• **WHAT IS ASKED**:
(1) In the green bond news roundup, what did demand for Deutsche Bank's green bond reach before the 20bp price tightening?
(2) Carry on the green bond news roundup from the point where it stops.

• **GIVEN PASSAGE**:

HSBC Asset Management and the IFC have raised $528m at final close for their emerging markets green bond fund. On top of the $75m invested each by HSBC and the IFC, the pair received backing from eight investors including Aviva France, Cardif Assurance Vie, Gothaer Asset Management, Lærernes Pension, Verka VK Kirchliche Vorsorge, and Versorgungswerk der Apothekerkammer Westfalen-Lippe.
The International Capital Markets Association (ICMA) is calling on local regulators to help improve ESG data for Asset-Backed Securities in order to bolster green securitisations. ICMA, the host of the Green Bond Principles, made the call via its Asset Management and Investors Council, which cited a lack of third-party sources for ESG data in the ABS investment universe. The council encouraged regulators to give support to market participants to report on ESG metrics, and introduce specific ‘green’ securitisation metrics and standards.
The Climate Bonds Initiative (CBI) is reviewing a sustainability bond issued by Indonesia’s Tropical Landscapes Finance Facility (TLFF) in 2018, following a complaint from campaign group Mighty Earth. The NGO said the proceeds supported a sustainable rubber project tied to Michelin – a company it alleges has links to deforestation in Indonesia through its partners in the country. TLFF has previously dismissed the claims of illegal deforestation, saying they “are without basis in fact”. Mighty Earth claims the bond’s second-party opinion from Vigeo Eiris “failed to conduct appropriate due diligence and as such was a wholly inadequate GBP-required assessment,” referring to the rules laid out by the Green Bond Principles. CBI told RI it was “examining the [Might Earth] submission, and will seek information in response from TLFF”. CBI has not endorsed the bond, but includes it in its list of issuance, which forms the basis of some investment universes in the space. “If we were to decide a bond no longer met our own guidelines we would simply remove it from our lists,” it said. Moody’s, which bought Vigeo Eiris in 2019, said its second-party opinions “provide a point in time assessment based on publicly available information as well as information disclosed by issuers”. BNP Paribas, which was lead manager on the deal, declined to comment.
Deutsche Bank has issued a five year, $800m green bond with a coupon of 1.686%. It's the bank’s first senior-preferred green bond for the US market and demand hit $2.9bn, falling to $2.1bn after a price tightening of 20bp.

• **DATASET EXTRACT**:
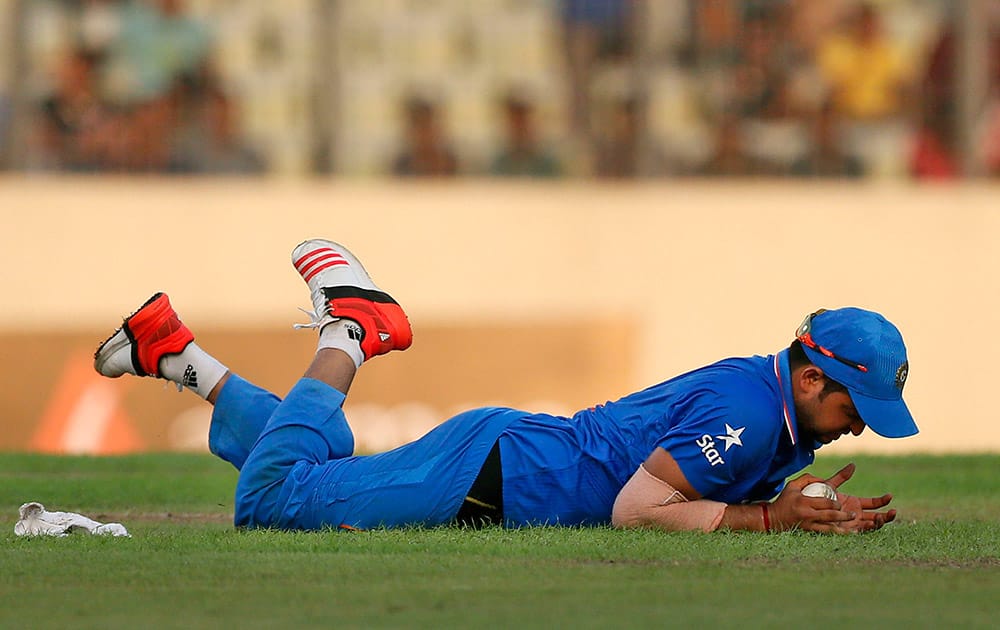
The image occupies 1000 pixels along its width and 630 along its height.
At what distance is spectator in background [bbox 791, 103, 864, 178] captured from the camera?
1462cm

• **RESPONSES FOR EACH TASK**:
(1) $2.9bn

(2)
HSBC has traded a $100m, two-year ESG-linked cross currency swap in Korea. The deal, which the bank claims is the first sustainability-linked derivative product in Asia, was with Hana Financial Investment. Hana will receive a premium payment or discount based on whether its parent company, Hana Financial Group, can improve its Sustainalytics ESG risk rating. Eunyoung Jung, President and CEO of HSBC Korea, said the deal opened the door to “a much wider and flexible range of sustainable finance products” for market participants.
Standard Chartered has issued a $500m sustainability bond to finance support for sectors including renewables and healthcare. The 2025 notes have a 1.214% coupon and were seven times oversubscribed. The bank has also launched a Sustainable Trade Finance Proposition, which builds the Loan Market Association’s Green and Sustainability-linked Loan Principles into its trade financing framework – a move the banks says will help it support sustainable goods, suppliers and end users as well as offering trade financing to industries seeking to reduce their emissions.
Schroders Investment Management, Plenum Investments and Solidum Partners are among investors in a first-of-a-kind catastrophe bonds from the Danish Red Cross. The $3m volcanic eruption cat bond has a three year tenor and proceeds will be used to support humanitarian aid in the event of eruptions from 10 volcanoes.
Two residential real estate companies have sold notes this week. Vonovia issued its inaugural green bond, raising €600m in a 10-year deal that will be used to refinance green properties. Investor demand was double the amount being offered and the bond has a coupon of 0.625%. Meanwhile, Vía Célere issued a €300m, 5-year deal to refinance energy efficient buildings in Spain and Portugal. That deal has a 5.25% coupon.
Virgin Money has said it will offer sustainability-linked loans to UK companies and waive the arrangement fee for any business with a sufficiently strong ESG score based on an assessment it has created with the Future Fit Foundation.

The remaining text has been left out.